### The data
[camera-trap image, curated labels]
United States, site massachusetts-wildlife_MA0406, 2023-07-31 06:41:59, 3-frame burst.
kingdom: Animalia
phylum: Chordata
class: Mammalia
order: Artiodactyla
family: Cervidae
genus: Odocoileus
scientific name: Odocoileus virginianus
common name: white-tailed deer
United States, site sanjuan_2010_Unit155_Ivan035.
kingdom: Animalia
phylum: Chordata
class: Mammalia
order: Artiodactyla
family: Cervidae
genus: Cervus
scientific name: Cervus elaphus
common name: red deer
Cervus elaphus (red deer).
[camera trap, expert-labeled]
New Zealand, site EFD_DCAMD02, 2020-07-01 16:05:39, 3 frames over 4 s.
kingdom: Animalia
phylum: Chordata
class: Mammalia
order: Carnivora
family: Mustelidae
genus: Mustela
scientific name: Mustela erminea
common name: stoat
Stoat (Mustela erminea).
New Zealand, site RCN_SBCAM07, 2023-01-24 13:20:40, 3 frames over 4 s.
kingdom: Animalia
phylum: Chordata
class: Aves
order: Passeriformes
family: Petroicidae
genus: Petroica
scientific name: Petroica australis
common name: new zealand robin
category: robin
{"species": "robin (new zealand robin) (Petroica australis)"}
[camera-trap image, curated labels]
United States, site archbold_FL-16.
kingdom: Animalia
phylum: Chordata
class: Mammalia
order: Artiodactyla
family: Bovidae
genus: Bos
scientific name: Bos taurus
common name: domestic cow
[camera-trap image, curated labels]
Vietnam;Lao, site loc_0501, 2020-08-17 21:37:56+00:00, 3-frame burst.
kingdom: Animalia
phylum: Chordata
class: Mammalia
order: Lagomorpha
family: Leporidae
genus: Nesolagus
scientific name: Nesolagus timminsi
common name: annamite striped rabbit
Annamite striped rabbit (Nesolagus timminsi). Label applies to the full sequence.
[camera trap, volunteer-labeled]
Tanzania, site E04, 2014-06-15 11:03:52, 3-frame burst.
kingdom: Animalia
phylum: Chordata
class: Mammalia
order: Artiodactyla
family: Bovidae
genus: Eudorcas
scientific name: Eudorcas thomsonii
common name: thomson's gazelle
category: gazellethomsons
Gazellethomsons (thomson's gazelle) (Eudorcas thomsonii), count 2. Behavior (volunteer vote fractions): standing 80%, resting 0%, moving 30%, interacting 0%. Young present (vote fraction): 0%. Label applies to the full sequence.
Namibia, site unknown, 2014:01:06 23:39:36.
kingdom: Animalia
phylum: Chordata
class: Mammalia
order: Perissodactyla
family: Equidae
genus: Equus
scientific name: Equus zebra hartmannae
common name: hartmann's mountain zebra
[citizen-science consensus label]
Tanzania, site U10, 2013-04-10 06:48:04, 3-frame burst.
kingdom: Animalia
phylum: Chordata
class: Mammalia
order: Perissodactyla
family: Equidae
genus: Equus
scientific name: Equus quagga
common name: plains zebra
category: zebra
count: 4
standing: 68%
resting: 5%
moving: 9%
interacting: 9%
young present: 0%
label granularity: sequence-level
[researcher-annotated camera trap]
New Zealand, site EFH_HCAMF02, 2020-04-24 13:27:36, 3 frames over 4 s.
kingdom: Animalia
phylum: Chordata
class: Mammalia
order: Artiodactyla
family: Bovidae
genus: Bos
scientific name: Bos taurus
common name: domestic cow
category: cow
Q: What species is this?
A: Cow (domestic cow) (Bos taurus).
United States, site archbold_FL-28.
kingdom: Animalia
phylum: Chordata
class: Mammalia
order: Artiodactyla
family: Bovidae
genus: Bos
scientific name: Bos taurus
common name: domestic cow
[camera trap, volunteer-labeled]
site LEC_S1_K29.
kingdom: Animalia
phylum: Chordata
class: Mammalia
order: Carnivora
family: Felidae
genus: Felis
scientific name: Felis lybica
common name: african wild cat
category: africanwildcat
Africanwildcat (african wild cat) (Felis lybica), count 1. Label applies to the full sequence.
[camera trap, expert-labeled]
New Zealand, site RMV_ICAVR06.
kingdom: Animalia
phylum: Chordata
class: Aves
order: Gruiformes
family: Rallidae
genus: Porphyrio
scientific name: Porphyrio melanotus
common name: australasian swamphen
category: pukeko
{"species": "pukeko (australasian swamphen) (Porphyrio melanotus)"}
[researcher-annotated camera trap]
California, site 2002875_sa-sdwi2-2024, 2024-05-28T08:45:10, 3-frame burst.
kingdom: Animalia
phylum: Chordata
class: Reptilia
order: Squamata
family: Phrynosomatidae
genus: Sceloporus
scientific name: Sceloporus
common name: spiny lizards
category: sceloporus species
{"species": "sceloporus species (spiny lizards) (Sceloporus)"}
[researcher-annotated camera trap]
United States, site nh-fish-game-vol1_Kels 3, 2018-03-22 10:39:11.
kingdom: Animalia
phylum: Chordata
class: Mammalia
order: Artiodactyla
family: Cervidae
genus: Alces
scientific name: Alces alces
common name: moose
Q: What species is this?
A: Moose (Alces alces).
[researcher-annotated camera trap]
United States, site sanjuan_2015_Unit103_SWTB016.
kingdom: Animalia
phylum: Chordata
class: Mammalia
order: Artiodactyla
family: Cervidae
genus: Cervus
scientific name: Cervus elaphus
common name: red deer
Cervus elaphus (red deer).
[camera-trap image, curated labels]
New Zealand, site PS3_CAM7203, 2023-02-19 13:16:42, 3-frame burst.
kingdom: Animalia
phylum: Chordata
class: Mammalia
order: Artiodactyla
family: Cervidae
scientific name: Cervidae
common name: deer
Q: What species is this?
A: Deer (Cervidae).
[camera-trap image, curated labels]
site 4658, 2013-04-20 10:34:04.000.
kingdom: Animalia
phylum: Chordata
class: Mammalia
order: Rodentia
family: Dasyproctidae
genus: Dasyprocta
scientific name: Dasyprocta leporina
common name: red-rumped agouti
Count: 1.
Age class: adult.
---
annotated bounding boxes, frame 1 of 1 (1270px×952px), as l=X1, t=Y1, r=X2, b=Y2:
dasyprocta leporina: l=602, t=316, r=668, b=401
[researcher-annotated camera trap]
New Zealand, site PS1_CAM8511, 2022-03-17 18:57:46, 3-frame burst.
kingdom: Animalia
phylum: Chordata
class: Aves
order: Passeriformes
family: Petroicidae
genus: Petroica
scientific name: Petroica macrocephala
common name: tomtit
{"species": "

### Exercise aim
Reproduce, exactly, all the lines shown above.

### Solution for this problem
[camera-trap image, curated labels]
United States, site massachusetts-wildlife_MA0406, 2023-07-31 06:41:59, 3-frame burst.
kingdom: Animalia
phylum: Chordata
class: Mammalia
order: Artiodactyla
family: Cervidae
genus: Odocoileus
scientific name: Odocoileus virginianus
common name: white-tailed deer
United States, site sanjuan_2010_Unit155_Ivan035.
kingdom: Animalia
phylum: Chordata
class: Mammalia
order: Artiodactyla
family: Cervidae
genus: Cervus
scientific name: Cervus elaphus
common name: red deer
Cervus elaphus (red deer).
[camera trap, expert-labeled]
New Zealand, site EFD_DCAMD02, 2020-07-01 16:05:39, 3 frames over 4 s.
kingdom: Animalia
phylum: Chordata
class: Mammalia
order: Carnivora
family: Mustelidae
genus: Mustela
scientific name: Mustela erminea
common name: stoat
Stoat (Mustela erminea).
New Zealand, site RCN_SBCAM07, 2023-01-24 13:20:40, 3 frames over 4 s.
kingdom: Animalia
phylum: Chordata
class: Aves
order: Passeriformes
family: Petroicidae
genus: Petroica
scientific name: Petroica australis
common name: new zealand robin
category: robin
{"species": "robin (new zealand robin) (Petroica australis)"}
[camera-trap image, curated labels]
United States, site archbold_FL-16.
kingdom: Animalia
phylum: Chordata
class: Mammalia
order: Artiodactyla
family: Bovidae
genus: Bos
scientific name: Bos taurus
common name: domestic cow
[camera-trap image, curated labels]
Vietnam;Lao, site loc_0501, 2020-08-17 21:37:56+00:00, 3-frame burst.
kingdom: Animalia
phylum: Chordata
class: Mammalia
order: Lagomorpha
family: Leporidae
genus: Nesolagus
scientific name: Nesolagus timminsi
common name: annamite striped rabbit
Annamite striped rabbit (Nesolagus timminsi). Label applies to the full sequence.
[camera trap, volunteer-labeled]
Tanzania, site E04, 2014-06-15 11:03:52, 3-frame burst.
kingdom: Animalia
phylum: Chordata
class: Mammalia
order: Artiodactyla
family: Bovidae
genus: Eudorcas
scientific name: Eudorcas thomsonii
common name: thomson's gazelle
category: gazellethomsons
Gazellethomsons (thomson's gazelle) (Eudorcas thomsonii), count 2. Behavior (volunteer vote fractions): standing 80%, resting 0%, moving 30%, interacting 0%. Young present (vote fraction): 0%. Label applies to the full sequence.
Namibia, site unknown, 2014:01:06 23:39:36.
kingdom: Animalia
phylum: Chordata
class: Mammalia
order: Perissodactyla
family: Equidae
genus: Equus
scientific name: Equus zebra hartmannae
common name: hartmann's mountain zebra
[citizen-science consensus label]
Tanzania, site U10, 2013-04-10 06:48:04, 3-frame burst.
kingdom: Animalia
phylum: Chordata
class: Mammalia
order: Perissodactyla
family: Equidae
genus: Equus
scientific name: Equus quagga
common name: plains zebra
category: zebra
count: 4
standing: 68%
resting: 5%
moving: 9%
interacting: 9%
young present: 0%
label granularity: sequence-level
[researcher-annotated camera trap]
New Zealand, site EFH_HCAMF02, 2020-04-24 13:27:36, 3 frames over 4 s.
kingdom: Animalia
phylum: Chordata
class: Mammalia
order: Artiodactyla
family: Bovidae
genus: Bos
scientific name: Bos taurus
common name: domestic cow
category: cow
Q: What species is this?
A: Cow (domestic cow) (Bos taurus).
United States, site archbold_FL-28.
kingdom: Animalia
phylum: Chordata
class: Mammalia
order: Artiodactyla
family: Bovidae
genus: Bos
scientific name: Bos taurus
common name: domestic cow
[camera trap, volunteer-labeled]
site LEC_S1_K29.
kingdom: Animalia
phylum: Chordata
class: Mammalia
order: Carnivora
family: Felidae
genus: Felis
scientific name: Felis lybica
common name: african wild cat
category: africanwildcat
Africanwildcat (african wild cat) (Felis lybica), count 1. Label applies to the full sequence.
[camera trap, expert-labeled]
New Zealand, site RMV_ICAVR06.
kingdom: Animalia
phylum: Chordata
class: Aves
order: Gruiformes
family: Rallidae
genus: Porphyrio
scientific name: Porphyrio melanotus
common name: australasian swamphen
category: pukeko
{"species": "pukeko (australasian swamphen) (Porphyrio melanotus)"}
[researcher-annotated camera trap]
California, site 2002875_sa-sdwi2-2024, 2024-05-28T08:45:10, 3-frame burst.
kingdom: Animalia
phylum: Chordata
class: Reptilia
order: Squamata
family: Phrynosomatidae
genus: Sceloporus
scientific name: Sceloporus
common name: spiny lizards
category: sceloporus species
{"species": "sceloporus species (spiny lizards) (Sceloporus)"}
[researcher-annotated camera trap]
United States, site nh-fish-game-vol1_Kels 3, 2018-03-22 10:39:11.
kingdom: Animalia
phylum: Chordata
class: Mammalia
order: Artiodactyla
family: Cervidae
genus: Alces
scientific name: Alces alces
common name: moose
Q: What species is this?
A: Moose (Alces alces).
[researcher-annotated camera trap]
United States, site sanjuan_2015_Unit103_SWTB016.
kingdom: Animalia
phylum: Chordata
class: Mammalia
order: Artiodactyla
family: Cervidae
genus: Cervus
scientific name: Cervus elaphus
common name: red deer
Cervus elaphus (red deer).
[camera-trap image, curated labels]
New Zealand, site PS3_CAM7203, 2023-02-19 13:16:42, 3-frame burst.
kingdom: Animalia
phylum: Chordata
class: Mammalia
order: Artiodactyla
family: Cervidae
scientific name: Cervidae
common name: deer
Q: What species is this?
A: Deer (Cervidae).
[camera-trap image, curated labels]
site 4658, 2013-04-20 10:34:04.000.
kingdom: Animalia
phylum: Chordata
class: Mammalia
order: Rodentia
family: Dasyproctidae
genus: Dasyprocta
scientific name: Dasyprocta leporina
common name: red-rumped agouti
Count: 1.
Age class: adult.
---
annotated bounding boxes, frame 1 of 1 (1270px×952px), as l=X1, t=Y1, r=X2, b=Y2:
dasyprocta leporina: l=602, t=316, r=668, b=401
[researcher-annotated camera trap]
New Zealand, site PS1_CAM8511, 2022-03-17 18:57:46, 3-frame burst.
kingdom: Animalia
phylum: Chordata
class: Aves
order: Passeriformes
family: Petroicidae
genus: Petroica
scientific name: Petroica macrocephala
common name: tomtit
{"species": "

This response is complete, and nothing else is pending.